At the start of the trip, in Hamburg, we attended an extremely middle-class wedding, with lots of guests who work in big business and lots of guests who met at good universities in the U.K. and Germany. These are the kinds of people you might expect to be consuming the most news. But when we made reference to China regularly encircling the place we live with fighter jets, one guest — a teacher from the U.K. in her early 30s — shook her head and said “I’m so sorry,” as if she was hearing it for the first time.
That experience was jarring, because it marked a huge contrast with discussion of the Chinese planes in Taiwan, which often comes tinged with a cynical roll of the eyes or a worn down shrug of indifference. But in terms of the lack of awareness it flagged up, it was a sign of things to come.
For the most part, within briefer interactions, Taiwan just acted as a relentless smalltalk killer because again and again no-one knew what to say about it.
In Amsterdam, staff at mini-marts and souvenir shops asked where my Taiwanese friend was from and when she answered their faces went blank and the only thing they could think to say was “Oh.” On a train through the Alps, the dining car attendant who was secretly watching the Champions League final on his phone engaged in cheerful football banter until asking where my Taiwanese friend was from led to another “Oh.”
A recurring variation on the same theme was people like the Turkish jazz musician at the wedding in Hamburg who went with: “Oh, I know Taiwan” — with the “know” part seeming to mean “I have heard the name, please don’t ask me anything else about it because I don’t actually know.”
The most memorable version of this was at a bar in Zurich, where a wise-cracking waiter asked two of us where we were from. My Taiwanese friend answered first and the waiter gave the now familiar “Oh.” But then a moment later his face lit up when I said that I was from Birmingham. “Ah, you Peaky Blinder, you!” he joked. In other words, Birmingham, through the worldwide television phenomenon Peaky Blinders, had more cultural cut through than Taiwan.
To be sure, there were notable exceptions. In Amsterdam, one bar owner in his 50s heard that my three friends were from Taiwan on his way to get our drinks, immediately turned back and said “Ah, we are all with you!” Also in Amsterdam, a delivery driver we met at a tourist spot said he understood how it must feel for Taiwanese people to be treated as Chinese because of his own background. His family was from Bangladesh but he had been born in and lived his whole life in the Netherlands.

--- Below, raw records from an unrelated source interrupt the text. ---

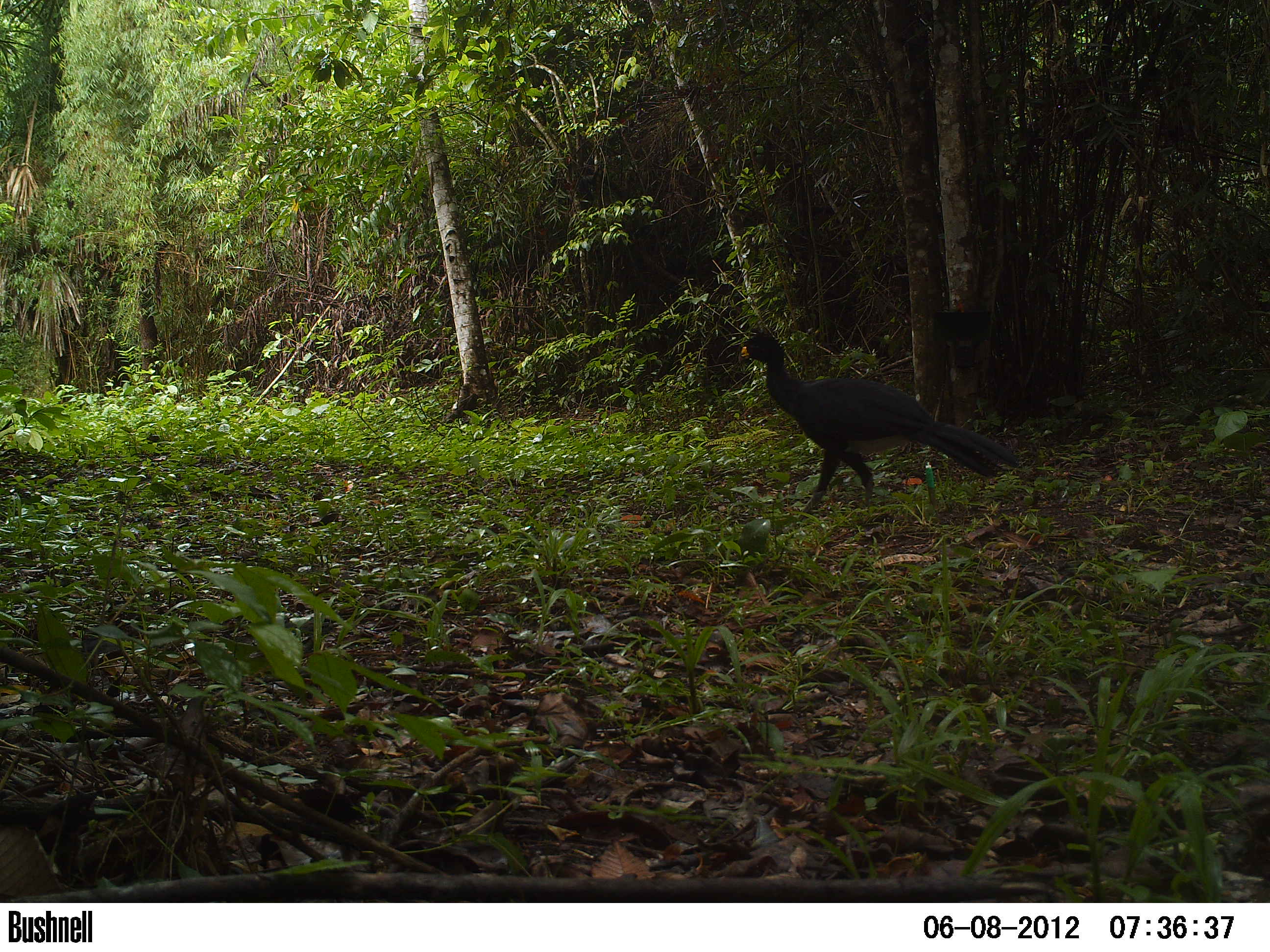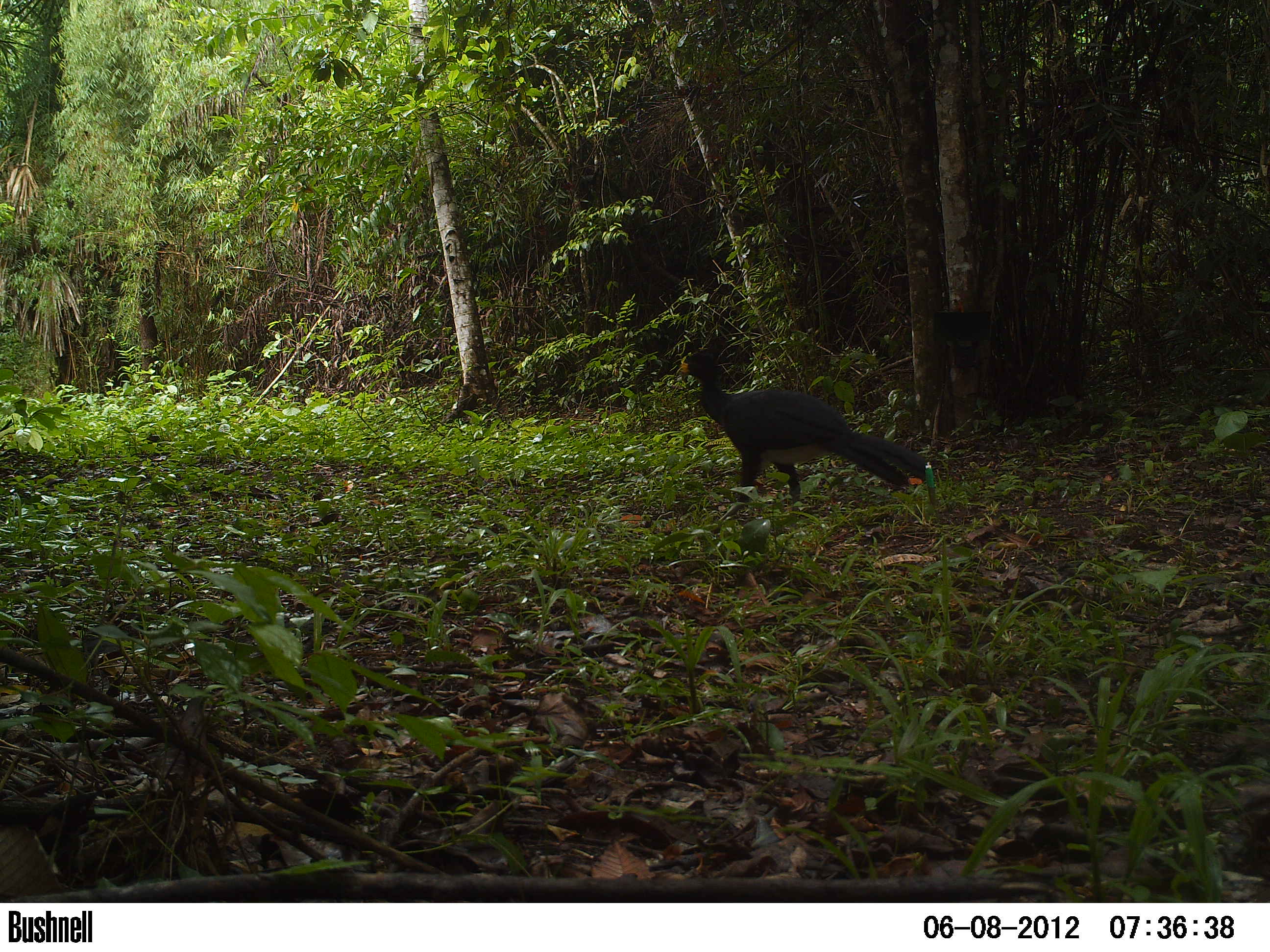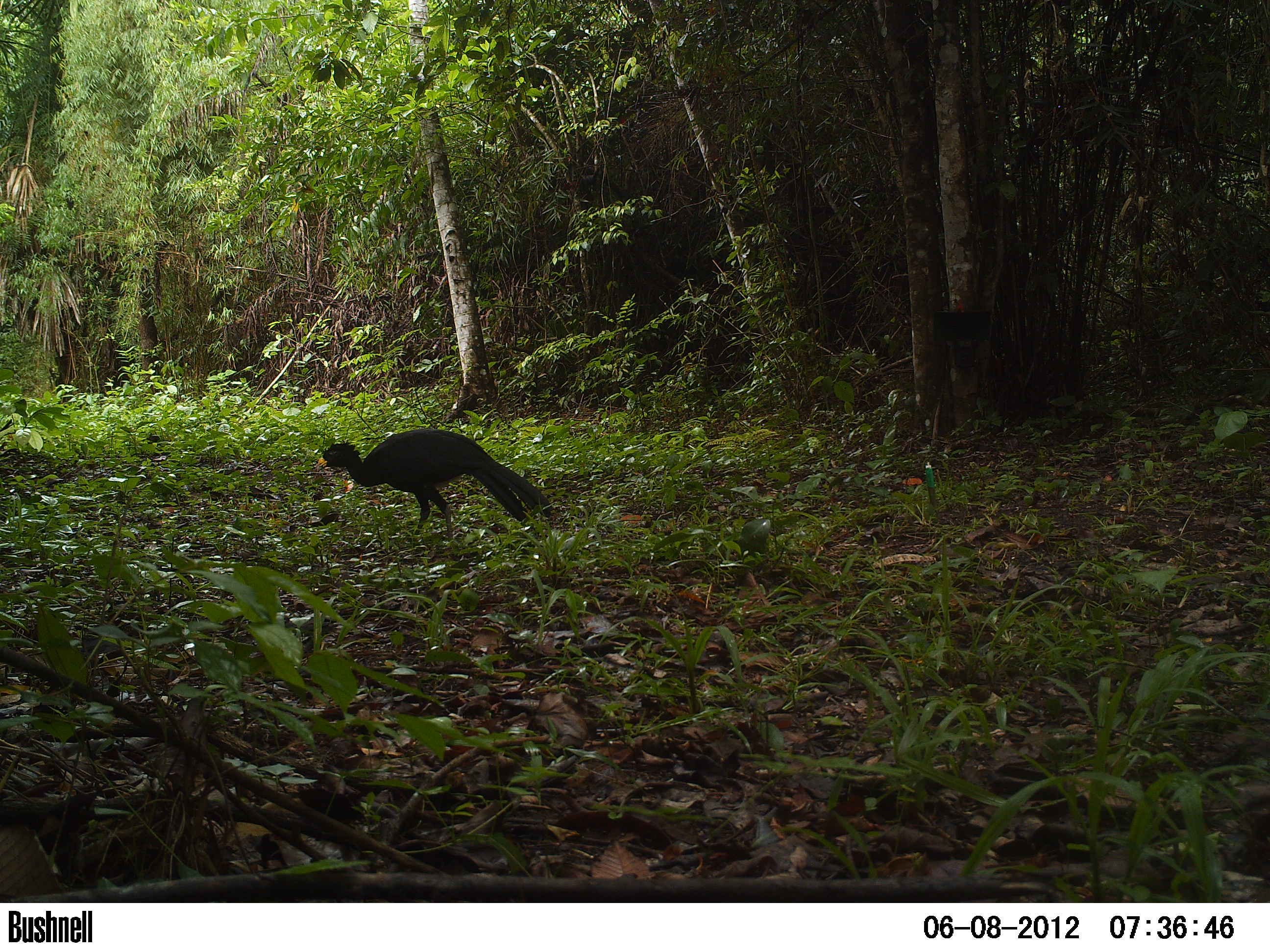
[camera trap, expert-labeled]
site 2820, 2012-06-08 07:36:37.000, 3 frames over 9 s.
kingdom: Animalia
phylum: Chordata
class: Aves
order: Galliformes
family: Cracidae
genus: Crax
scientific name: Crax rubra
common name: great curassow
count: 1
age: adult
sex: male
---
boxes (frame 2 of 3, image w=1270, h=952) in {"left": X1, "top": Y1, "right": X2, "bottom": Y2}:
crax rubra: {"left": 676, "top": 347, "right": 931, "bottom": 524}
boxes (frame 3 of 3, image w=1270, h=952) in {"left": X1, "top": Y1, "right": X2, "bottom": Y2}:
crax rubra: {"left": 317, "top": 427, "right": 554, "bottom": 550}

It is also true that the people who did “know” know Taiwan tended to offer at least vague messages of support. The owner of a convenience store in Llandudno, Wales, gave it a perfunctory nod of solidarity in the middle of a monologue lamenting the alleged influx of American money into Cuba. And the “businessman” we met at a capsule hostel in Prague gave it even more than that. Having woken up the entire hostel the night before with alcohol-aided demands for assistance at 4 a.m., the next night we met him in the kitchen area, halfway through a bottle of vodka. Alongside telling us that the next day he was going to make an unnamed business deal that would make or break his life, and that his parents had always said he would never amount to anything, he introduced us to his Ukrainian friend (who didn’t speak English) and assured us that he, of course, truly understood Taiwan’s situation.

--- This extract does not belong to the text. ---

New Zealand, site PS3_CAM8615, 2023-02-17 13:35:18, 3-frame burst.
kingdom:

Despite that vodka-induced enthusiasm, however, the prevailing wind overall was an obvious lack of knowledge. A friend of a friend in London felt it was “crazy” when she heard travel between China and Taiwan tends to be tightly regulated. The owner of a pizza shop in Llandudno who said he “knew what was going on” with regards to Taiwan still went on to mix up Taiwan and China in his follow-up quips.
The anecdotal takeaway from the trip was extremely clear then: as much as it can feel like Taiwan has been at the top of the news in recent months and years, it still manages not to be on many Europeans’ minds at all. If that’s not the result of about twenty coincidences in a row, it means that whatever geopolitical storm is brewing to their east, the Taiwan debate is going on without many Europeans knowing what it is.